We ingested 2 million records on this instance (each record has about 7 bins, mostly integer and a couple of string type)
We're using the count UDF described on your website to get a row count. Executing a query like "aggregate count() on <ns>.<set> takes 1.4 secs as measured using aql. While this query is executing, top shows barely 3/4 cores are used out of 40 with utilization around 45%. The rest are idle. Also, most of the memory on this box is also available for use.
The question is - What is preventing us from getting a millsecond response time for this miniscule data when CPU/memory are obviously not a limiting factors? Do we need to tweak any other configuration parameter?
These results were captured after executing "afterburner.sh" script.
Not sure if the following applies but I remember to have seen a lua instance pool size set to about 5 instances. Not sure if it was client- or serverside configuration. Anyways, if you want only counters I would not use UDFs. I had a similiar usecase where I needed to get a count on something and ended up implementing one in application logic using only AS kvs-functionality (incrementing a counter record on inserts, decrementing on deletes) which provides me with sub-millisecond response no matter what ( o(log(1) ). Aggregation counts will become slower and slower with every new entry ( o(log(n) ) and I think you shouldn’t consider any stream UDF as ‘realtime’ as they may take a few secs or even longer.

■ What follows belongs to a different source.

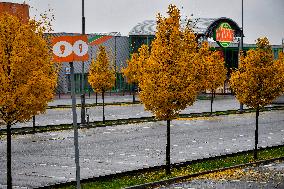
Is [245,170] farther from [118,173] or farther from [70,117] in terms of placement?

Unrelated to UDFs, make sure your transaction-queues and service-threads are configured to the number of cores as described in the configuration reference.
As Manuel described, UDFs are added functionality to the key-value operations, using Lua scripts. The server includes LuaJIT which should provide better performance for repeated calls, but still not at the same order of speed as the core key-value operations. If you try to run the same command through AQL several times in a row does the execution time improve?